Source: Erie County Department of Health
Could This Be Your Child?
Jamir is playing with his cars on the floor… Shakara is looking out the window… Enzo and Noah are playing on the front porch… Becky is putting money in a vending machine to get a necklace … Daejon is giving his dad a big hug when he comes home after work…
What Do All Of These Children Have In Common?
They are all doing something that puts them at high risk for lead poisoning. Few children actually eat paint chips. Most of the lead poisoning is caused by the dust that they breathe in or suck off their hands and fingers. Lead dust is caused by friction, such as the opening and closing of windows and doors, walking on lead-painted stairs, floors, or porches and running of hands over a lead-painted handrail.
Toddlers are at the highest risk because of both their hand to mouth activity, and the fact that their lungs and brain cannot filter out lead as well as an adult’s can. They also spend most of their time either on, or close to, the floor, which is where the heavy lead dust falls. This, along with their hand to mouth activity, puts them at high risk for lead poisoning.
So what can you as a parent do?
Make sure they wash their hands after coming in from outside and before eating. You can even use a wipe to do this if you want. Keep them away from any peeling or chipping paint. Don’t let your child put his mouth on window sills, porch rails or painted surfaces. Ask anyone who comes in from outside to leave their shoes at the door. Clean floors, window sills, and walls with a wet cloth or mop.
Parents working in automotive repair, sandblasting, recycling, or as painters can bring home lead dust on their clothes. If possible they should change their clothes at work, and bring the dirty clothes home in a bag.
Check All Your Toys, New And Old
Recently there has been a great deal of publicity about toys recalled due to lead paint. Press releases from the companies stated they have received no reports of children being injured from these items. It was actually the company’s own testing that identified the risk. The toys are a hazard only if the child actually puts the toy in his mouth or if he puts his fingers in his mouth after playing with the toy.

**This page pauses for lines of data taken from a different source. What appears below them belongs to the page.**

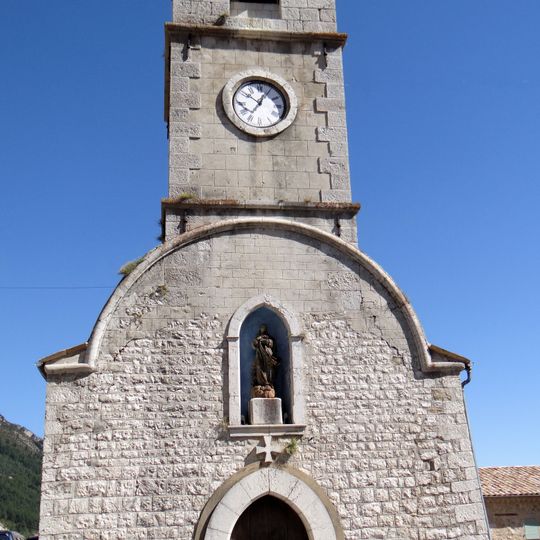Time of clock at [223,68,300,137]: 12:51
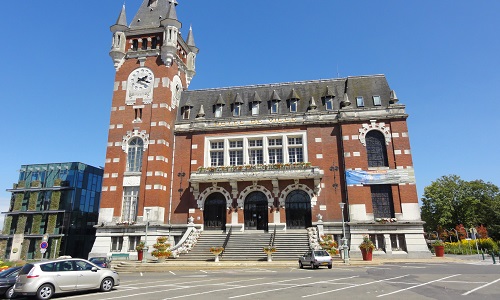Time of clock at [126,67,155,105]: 2:18
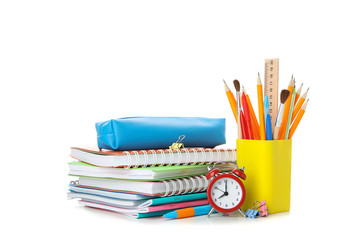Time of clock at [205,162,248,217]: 8:00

Be Wary Of Vending Machine Toys
In the past few years several children have been poisoned by necklaces and other jewelry that came from vending machines or dollar stores. Don’t allow any small children to have these items. If your older children or teens have these kinds of jewelry tell them not to put it in their mouth or suck on it.
Have Your Babies Tested
All children should be tested for lead poisoning at ages 12 months and 24 months. This is done by a simple finger stick blood test that is most often performed in your medical provider’s office.